◆ Given task ◆
Collect every line of the items that contains the string "separation", copying each line in full. Case counts.
══ Input ══
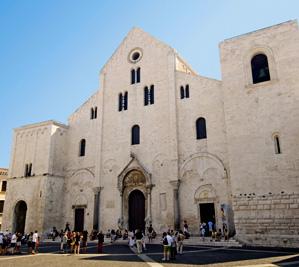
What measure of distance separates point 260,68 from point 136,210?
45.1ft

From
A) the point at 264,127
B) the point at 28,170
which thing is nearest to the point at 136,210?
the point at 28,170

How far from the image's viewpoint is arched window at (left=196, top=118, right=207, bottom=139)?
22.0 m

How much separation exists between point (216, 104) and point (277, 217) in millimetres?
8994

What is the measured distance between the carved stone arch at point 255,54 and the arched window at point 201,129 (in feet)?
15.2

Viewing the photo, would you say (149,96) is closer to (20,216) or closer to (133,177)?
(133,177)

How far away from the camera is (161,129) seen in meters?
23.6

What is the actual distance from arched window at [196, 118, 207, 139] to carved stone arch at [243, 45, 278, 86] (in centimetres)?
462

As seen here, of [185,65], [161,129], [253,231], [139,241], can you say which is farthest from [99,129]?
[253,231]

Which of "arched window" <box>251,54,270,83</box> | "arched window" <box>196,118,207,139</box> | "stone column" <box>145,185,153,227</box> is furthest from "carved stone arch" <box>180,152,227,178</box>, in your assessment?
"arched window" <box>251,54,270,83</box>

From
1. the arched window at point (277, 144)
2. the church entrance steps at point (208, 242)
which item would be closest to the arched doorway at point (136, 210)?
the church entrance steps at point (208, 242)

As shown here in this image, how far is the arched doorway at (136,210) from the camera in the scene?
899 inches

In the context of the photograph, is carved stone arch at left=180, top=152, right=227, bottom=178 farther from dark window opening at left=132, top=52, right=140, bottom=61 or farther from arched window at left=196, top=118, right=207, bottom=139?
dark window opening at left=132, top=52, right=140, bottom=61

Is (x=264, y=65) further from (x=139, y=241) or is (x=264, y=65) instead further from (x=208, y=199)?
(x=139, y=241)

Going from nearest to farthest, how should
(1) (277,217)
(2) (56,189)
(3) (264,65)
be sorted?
═══
══ Input ══
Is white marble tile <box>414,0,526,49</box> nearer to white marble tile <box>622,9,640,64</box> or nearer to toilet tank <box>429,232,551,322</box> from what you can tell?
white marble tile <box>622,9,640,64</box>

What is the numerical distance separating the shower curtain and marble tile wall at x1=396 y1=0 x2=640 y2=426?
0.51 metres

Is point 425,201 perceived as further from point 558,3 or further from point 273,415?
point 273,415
═══
══ Input ══
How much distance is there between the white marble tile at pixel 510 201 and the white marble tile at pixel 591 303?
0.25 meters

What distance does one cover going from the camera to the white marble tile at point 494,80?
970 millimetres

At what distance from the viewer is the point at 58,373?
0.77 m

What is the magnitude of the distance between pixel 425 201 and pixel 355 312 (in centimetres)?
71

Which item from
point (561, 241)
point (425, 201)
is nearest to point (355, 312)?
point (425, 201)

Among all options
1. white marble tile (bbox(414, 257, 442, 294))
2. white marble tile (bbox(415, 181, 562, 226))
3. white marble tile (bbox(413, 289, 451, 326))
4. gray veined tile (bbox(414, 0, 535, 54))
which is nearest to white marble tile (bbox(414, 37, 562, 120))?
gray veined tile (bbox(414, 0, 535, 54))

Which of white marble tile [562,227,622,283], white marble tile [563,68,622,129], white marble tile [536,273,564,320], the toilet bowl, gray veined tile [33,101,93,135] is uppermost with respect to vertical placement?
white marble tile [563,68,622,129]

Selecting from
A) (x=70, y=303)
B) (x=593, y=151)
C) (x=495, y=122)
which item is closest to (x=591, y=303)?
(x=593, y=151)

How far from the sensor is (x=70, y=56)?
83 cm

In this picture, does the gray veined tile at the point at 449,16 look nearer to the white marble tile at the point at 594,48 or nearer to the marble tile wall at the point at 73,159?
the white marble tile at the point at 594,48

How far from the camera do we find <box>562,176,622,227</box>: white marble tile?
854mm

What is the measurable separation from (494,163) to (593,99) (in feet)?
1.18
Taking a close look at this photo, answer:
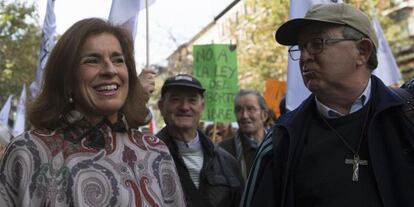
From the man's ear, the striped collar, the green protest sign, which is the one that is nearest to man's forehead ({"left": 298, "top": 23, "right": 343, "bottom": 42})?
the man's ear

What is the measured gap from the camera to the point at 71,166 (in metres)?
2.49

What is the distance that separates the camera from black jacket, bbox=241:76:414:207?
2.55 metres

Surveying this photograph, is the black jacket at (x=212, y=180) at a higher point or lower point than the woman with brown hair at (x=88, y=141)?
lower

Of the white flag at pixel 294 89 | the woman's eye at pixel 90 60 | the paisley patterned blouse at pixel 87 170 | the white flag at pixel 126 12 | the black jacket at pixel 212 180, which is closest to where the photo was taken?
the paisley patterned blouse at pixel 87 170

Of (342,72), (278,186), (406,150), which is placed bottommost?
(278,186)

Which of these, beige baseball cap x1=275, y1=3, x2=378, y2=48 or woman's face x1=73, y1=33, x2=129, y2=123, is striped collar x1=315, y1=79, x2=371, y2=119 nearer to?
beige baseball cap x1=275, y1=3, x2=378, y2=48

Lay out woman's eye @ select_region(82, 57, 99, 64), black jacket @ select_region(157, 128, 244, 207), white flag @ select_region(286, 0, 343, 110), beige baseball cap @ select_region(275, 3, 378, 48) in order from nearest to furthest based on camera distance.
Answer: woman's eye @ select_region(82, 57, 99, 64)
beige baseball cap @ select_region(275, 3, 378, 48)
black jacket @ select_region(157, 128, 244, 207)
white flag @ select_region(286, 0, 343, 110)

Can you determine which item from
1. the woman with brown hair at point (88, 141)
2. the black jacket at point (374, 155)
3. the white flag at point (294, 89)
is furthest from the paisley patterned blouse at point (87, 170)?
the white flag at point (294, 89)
═══
◆ Result for this task ◆
How much separation exists between point (216, 104) and point (277, 217) in millimetres?
What is the measurable separation from (494,163) to (593,99) (in feet)?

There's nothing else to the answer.